» **Entries shown**
┌──

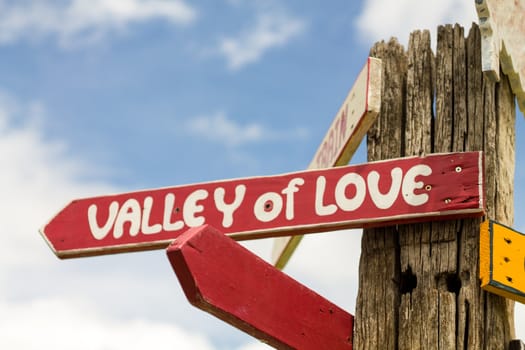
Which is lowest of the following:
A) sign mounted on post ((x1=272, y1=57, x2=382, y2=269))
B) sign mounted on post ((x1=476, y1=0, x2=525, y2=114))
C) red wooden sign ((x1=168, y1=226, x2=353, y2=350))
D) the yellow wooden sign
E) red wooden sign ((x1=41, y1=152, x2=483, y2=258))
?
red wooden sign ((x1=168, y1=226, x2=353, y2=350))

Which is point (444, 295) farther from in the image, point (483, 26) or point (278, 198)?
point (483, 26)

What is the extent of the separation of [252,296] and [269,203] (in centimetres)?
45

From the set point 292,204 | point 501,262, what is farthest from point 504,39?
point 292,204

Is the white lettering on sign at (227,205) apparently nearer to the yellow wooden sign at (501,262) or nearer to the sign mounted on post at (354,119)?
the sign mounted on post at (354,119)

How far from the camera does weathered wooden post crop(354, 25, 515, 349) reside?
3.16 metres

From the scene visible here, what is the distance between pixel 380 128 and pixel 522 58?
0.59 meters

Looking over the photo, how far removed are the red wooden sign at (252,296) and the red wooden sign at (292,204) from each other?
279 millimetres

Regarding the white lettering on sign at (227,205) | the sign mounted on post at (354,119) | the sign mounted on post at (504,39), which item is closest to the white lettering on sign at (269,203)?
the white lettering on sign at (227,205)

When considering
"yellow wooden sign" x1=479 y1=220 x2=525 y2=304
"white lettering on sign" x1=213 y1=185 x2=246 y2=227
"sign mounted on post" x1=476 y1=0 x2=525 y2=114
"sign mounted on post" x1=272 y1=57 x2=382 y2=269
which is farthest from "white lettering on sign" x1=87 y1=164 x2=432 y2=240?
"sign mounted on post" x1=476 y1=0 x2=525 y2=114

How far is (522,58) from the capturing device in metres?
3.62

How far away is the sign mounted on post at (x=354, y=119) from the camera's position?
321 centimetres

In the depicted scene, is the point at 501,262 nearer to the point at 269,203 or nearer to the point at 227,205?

└──

» **Objective**
Copy all of the data above line for line, unchanged, and leave out the pictures.

» **Task output**
Which is lowest of the following:
A) sign mounted on post ((x1=272, y1=57, x2=382, y2=269))
B) sign mounted on post ((x1=476, y1=0, x2=525, y2=114))
C) red wooden sign ((x1=168, y1=226, x2=353, y2=350))
D) the yellow wooden sign
E) red wooden sign ((x1=41, y1=152, x2=483, y2=258))
?
red wooden sign ((x1=168, y1=226, x2=353, y2=350))

Which is point (444, 295) farther from in the image, point (483, 26) or point (278, 198)?
point (483, 26)

What is the extent of the separation of [252,296] and [269,203] (in centimetres)?
45

From the set point 292,204 | point 501,262, what is farthest from point 504,39?
point 292,204

Is the white lettering on sign at (227,205) apparently nearer to the yellow wooden sign at (501,262) or nearer to the sign mounted on post at (354,119)?
the sign mounted on post at (354,119)

How far from the camera does weathered wooden post crop(354, 25, 515, 349) reside?
3.16 metres

From the scene visible here, what is the distance between pixel 380 128 and pixel 522 58?
0.59 meters

Looking over the photo, how far removed are the red wooden sign at (252,296) and the red wooden sign at (292,204) from each other?
279 millimetres

Regarding the white lettering on sign at (227,205) | the sign mounted on post at (354,119) | the sign mounted on post at (504,39), which item is closest to the white lettering on sign at (269,203)?
the white lettering on sign at (227,205)

When considering
"yellow wooden sign" x1=479 y1=220 x2=525 y2=304
"white lettering on sign" x1=213 y1=185 x2=246 y2=227
"sign mounted on post" x1=476 y1=0 x2=525 y2=114
"sign mounted on post" x1=272 y1=57 x2=382 y2=269
which is farthest from "white lettering on sign" x1=87 y1=164 x2=432 y2=240?
"sign mounted on post" x1=476 y1=0 x2=525 y2=114

How far is (522,58) from the capturing device in metres?
3.62

How far away is the sign mounted on post at (x=354, y=119) from the camera's position?
321 centimetres

In the depicted scene, is the point at 501,262 nearer to the point at 269,203 or nearer to the point at 227,205?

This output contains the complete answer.